We went downtown to have dinner together at a Japanese place that she was especially fond of. We went back to my place afterwards and had a drink. I felt like this might be the kind of special that means friendship, but it might also be the kind of special where something more might happen. We were sitting in dim light in my room with wine glasses at 1:30 in the morning, and I asked her if she was interested in dating me.
A friend of mine would later ask me what it was like to be a man who time traveled from the 1950's. People who aren't old men on the inside just make out with the person they're interested in and use that as a litmus test.
She turned me down gently, but without any room for misunderstanding. She just said no, she wasn't interested in dating, and that was that. She drove home. We were definitely still friends.
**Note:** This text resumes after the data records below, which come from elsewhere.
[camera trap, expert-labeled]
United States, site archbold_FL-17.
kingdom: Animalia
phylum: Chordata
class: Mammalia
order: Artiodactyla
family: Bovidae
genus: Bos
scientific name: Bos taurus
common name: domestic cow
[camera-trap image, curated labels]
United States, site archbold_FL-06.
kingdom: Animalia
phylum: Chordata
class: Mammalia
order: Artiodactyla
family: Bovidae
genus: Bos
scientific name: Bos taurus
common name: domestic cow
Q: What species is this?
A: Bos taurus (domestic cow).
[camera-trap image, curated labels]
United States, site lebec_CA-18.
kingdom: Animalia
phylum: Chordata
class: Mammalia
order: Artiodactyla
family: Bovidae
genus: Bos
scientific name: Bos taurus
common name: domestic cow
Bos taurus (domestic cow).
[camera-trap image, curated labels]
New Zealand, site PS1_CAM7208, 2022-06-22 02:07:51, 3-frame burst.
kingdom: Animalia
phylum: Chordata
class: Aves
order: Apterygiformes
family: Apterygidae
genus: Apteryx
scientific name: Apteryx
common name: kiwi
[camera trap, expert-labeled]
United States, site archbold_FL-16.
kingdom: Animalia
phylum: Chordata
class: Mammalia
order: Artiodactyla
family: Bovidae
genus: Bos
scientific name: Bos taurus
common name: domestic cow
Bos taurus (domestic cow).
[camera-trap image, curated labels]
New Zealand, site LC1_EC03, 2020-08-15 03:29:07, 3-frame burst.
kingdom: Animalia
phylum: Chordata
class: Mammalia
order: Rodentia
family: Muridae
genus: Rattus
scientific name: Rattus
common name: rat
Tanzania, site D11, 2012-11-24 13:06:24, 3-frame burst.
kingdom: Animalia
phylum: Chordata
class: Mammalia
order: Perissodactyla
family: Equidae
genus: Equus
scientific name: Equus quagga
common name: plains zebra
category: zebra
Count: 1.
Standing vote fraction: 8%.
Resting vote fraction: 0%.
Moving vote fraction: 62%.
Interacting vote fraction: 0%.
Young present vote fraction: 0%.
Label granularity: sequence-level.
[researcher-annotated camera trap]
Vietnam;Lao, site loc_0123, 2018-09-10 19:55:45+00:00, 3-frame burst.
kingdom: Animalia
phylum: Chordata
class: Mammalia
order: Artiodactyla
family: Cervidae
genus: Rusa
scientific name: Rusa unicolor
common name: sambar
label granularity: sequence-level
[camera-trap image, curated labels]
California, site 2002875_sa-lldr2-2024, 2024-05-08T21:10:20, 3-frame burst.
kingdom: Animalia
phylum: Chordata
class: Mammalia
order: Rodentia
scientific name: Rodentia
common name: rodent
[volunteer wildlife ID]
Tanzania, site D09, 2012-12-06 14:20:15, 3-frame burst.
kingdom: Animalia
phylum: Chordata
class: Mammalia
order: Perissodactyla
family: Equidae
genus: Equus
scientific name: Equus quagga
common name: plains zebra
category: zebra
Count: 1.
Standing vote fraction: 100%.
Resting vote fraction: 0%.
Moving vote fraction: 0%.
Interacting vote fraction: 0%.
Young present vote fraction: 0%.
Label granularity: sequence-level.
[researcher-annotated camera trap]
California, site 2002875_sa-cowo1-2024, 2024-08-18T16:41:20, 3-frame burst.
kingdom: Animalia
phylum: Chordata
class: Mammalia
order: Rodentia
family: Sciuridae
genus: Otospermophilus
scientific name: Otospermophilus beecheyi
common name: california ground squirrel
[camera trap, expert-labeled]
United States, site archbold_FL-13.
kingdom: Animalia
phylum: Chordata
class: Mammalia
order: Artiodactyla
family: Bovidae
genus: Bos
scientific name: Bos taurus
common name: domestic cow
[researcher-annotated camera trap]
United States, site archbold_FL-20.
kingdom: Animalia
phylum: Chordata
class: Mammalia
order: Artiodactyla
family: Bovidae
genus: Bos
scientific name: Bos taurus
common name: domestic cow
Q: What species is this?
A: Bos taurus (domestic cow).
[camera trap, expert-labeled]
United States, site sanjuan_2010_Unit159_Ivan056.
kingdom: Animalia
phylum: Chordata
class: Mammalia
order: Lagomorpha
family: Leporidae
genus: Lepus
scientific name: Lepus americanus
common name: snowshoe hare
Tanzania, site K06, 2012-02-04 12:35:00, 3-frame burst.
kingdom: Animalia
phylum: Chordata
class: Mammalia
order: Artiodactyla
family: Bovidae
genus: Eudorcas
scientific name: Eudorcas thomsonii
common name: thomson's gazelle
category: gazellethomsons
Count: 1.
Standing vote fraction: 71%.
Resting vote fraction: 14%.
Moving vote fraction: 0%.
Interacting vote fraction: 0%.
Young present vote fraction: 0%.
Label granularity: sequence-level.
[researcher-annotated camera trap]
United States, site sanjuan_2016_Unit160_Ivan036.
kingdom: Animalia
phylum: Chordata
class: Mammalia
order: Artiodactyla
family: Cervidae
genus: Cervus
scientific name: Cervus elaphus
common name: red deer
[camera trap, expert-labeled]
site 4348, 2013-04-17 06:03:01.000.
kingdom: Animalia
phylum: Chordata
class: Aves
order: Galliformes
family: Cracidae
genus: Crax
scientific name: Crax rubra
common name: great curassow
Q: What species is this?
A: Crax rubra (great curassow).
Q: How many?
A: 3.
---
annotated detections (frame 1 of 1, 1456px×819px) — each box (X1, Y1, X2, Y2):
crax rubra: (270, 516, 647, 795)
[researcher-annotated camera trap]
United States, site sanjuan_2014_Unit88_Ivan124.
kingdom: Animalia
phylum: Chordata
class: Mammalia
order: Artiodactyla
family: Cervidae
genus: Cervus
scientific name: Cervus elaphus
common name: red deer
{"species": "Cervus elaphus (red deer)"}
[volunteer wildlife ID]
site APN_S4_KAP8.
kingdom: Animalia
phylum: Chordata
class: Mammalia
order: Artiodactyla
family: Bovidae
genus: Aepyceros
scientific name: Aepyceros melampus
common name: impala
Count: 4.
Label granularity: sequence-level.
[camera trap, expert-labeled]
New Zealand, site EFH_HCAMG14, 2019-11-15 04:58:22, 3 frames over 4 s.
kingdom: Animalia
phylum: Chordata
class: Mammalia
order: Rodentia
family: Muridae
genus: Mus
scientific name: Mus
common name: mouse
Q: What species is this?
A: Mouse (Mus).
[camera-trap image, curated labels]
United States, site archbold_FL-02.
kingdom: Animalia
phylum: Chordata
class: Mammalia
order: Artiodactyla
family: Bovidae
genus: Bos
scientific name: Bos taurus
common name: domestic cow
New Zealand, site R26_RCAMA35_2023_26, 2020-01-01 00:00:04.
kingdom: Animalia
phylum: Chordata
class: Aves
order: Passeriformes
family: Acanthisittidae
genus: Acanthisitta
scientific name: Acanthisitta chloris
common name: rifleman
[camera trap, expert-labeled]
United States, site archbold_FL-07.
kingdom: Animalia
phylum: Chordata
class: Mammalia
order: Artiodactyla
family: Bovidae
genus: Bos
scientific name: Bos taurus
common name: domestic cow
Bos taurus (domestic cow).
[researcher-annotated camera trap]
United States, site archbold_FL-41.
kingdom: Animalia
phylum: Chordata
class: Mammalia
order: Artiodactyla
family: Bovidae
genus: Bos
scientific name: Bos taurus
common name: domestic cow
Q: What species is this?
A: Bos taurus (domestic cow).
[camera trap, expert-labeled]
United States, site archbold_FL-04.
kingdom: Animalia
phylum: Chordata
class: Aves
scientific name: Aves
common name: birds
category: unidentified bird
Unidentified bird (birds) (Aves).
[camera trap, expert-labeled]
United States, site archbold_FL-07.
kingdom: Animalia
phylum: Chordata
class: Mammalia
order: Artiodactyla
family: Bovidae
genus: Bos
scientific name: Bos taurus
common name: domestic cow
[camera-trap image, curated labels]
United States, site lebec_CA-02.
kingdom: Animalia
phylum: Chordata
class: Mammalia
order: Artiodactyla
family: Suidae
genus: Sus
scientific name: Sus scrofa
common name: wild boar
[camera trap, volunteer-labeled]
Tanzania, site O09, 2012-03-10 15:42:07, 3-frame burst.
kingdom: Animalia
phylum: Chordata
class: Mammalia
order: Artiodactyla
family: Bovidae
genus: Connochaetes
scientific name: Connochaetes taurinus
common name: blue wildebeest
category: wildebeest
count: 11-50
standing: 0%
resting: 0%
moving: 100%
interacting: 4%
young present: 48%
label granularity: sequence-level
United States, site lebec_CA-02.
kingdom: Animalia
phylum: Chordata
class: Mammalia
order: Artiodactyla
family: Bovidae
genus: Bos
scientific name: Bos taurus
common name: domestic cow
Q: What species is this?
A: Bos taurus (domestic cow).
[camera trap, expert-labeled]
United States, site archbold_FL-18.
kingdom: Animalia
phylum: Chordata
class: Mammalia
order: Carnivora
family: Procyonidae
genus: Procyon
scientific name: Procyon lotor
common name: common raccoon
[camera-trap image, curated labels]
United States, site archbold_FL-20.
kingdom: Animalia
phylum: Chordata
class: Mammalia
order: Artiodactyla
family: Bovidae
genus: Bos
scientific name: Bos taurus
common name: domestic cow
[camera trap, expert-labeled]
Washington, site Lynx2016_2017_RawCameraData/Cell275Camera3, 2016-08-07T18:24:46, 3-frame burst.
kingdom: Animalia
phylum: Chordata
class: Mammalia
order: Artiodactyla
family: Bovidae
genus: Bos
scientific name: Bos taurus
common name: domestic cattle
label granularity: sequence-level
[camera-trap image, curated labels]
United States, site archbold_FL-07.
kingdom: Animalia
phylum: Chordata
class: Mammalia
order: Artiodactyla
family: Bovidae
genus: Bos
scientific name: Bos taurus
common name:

We made plans to go hiking and kayaking. She was asking me what I was doing on Saturday or Sunday. She asked me if I was superstitious about Friday the 13th. She told me that when she and I went out for a Bellini after work it made her day. In February on her Facebook page someone posted that she was in a head-on, hit-and-run collision with a towtruck in the suburbs and was pronounced dead at the crash.
I was too startled to be sad. I didn't know her well enough to know whether or not it was a prank. I waited, and when no one corrected or withdrew the update I understood with a kind of sharp finality that she was actually dead. A car crash had killed her. I tried talking to a friend of mine about it and he assured me that identity is insubstantial and that the only thing lost was transient anyways and that her loss was primarily a mental construct. I got angry and told him that no matter what mental construct I had I was sad that I would never again get to do any more things with her. No hikes, no heckling bad movies, no figuring out who she was as a human being, her story in my life would never advance past what had already happened. No mental or emotional gymnastics could undo the fact of her absence.
She was just gone. Death is final.
The details of the funeral were posted on the same Facebook page. The bubble of our friendship had burst - I had never met any of the other people who I was sharing grief with. She had never talked to anyone about me; not friends, not family. I was a stranger at a stranger's funeral. They gave out the spent bullet casings from her time at the gun range, wrapped in little ribbons, and a lot of people I didn't know gave me dirty looks.
Her mother was understandably teary - weeping and holding hands with a twenty-something man. When people were invited to tell stories about the deceased, he was announced as the boyfriend who's heart was broken by this loss.
Before she died I heard a lot about her tumultuous separation and about some of the challenges of being single. The man standing in front of me, holding the hands of a grieving mother, seemed pretty sure that when his girlfriend had passed away they were still a couple. There was no purpose to adding confusion to grief. I left, and carried out with me all of the conversations about breakups and separation that appeared to be inaccurate or at least seriously misrepresented.
I have questions. Why did she mislead me about her (ex?) partner? Did that have something to do with why I never met any of her friends? Was this just her way of her relating to a new person, was I reading too much into it?
She's dead. During the crash a piece of debris in the back window of her car hit her neck at the 3rd vertebrae and cut off her brain's connection to her body. Whatever other damage a head-on collision did to her was incidental in the face of a severed spine.
Mostly I remember walking with her, taking the long train rides downtown, the surprising sweetness of a new friend. I wondered idly at the mystery of her now and then. Her departure from my life was profoundly abrupt. Her funeral was a ceremony of closure for some but a ceremony that, for me, only moved closure further away.
I have questions. They're like an itch. I miss her. I feel a little bit ashamed that I also wish I could get answers. But she's dead, and there are no answers.